Directions for this task :: Quote the material below word for word, starting at the line that contains "Can you determine" and continuing through the end of the material.

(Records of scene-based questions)
________________________

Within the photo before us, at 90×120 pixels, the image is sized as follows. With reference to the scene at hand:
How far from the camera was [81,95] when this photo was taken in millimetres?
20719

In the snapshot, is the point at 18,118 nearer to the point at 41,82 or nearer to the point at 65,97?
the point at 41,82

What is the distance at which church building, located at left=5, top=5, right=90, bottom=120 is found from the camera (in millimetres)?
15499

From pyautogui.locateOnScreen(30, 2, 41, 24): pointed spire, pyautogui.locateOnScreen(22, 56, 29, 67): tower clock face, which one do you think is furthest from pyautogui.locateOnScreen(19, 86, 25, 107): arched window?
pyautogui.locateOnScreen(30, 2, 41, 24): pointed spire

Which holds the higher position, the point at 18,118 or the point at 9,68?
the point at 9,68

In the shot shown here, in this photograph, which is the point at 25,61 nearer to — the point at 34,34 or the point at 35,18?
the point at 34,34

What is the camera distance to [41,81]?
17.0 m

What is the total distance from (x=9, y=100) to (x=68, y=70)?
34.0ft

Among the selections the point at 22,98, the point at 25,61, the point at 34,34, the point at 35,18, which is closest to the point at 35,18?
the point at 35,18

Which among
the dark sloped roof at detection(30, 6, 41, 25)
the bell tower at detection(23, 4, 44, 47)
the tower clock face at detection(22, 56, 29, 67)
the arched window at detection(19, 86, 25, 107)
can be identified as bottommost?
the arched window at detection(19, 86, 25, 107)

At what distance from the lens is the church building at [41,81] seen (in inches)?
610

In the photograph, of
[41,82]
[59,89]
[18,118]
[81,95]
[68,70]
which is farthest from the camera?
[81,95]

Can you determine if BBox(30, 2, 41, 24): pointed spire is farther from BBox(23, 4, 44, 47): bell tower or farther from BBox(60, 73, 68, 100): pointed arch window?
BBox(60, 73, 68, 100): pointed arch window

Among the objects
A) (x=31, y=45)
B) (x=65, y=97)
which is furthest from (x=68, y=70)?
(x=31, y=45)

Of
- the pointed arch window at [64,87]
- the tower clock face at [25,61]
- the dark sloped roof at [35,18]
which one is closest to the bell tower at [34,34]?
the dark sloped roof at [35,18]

________________________

Result for this task ::
Can you determine if BBox(30, 2, 41, 24): pointed spire is farther from BBox(23, 4, 44, 47): bell tower or farther from BBox(60, 73, 68, 100): pointed arch window?
BBox(60, 73, 68, 100): pointed arch window

Among the objects
A) (x=31, y=45)
B) (x=65, y=97)
which is furthest from (x=68, y=70)?
(x=31, y=45)

Of
- the pointed arch window at [64,87]
- the tower clock face at [25,61]
- the dark sloped roof at [35,18]
which one is closest to the bell tower at [34,34]?
the dark sloped roof at [35,18]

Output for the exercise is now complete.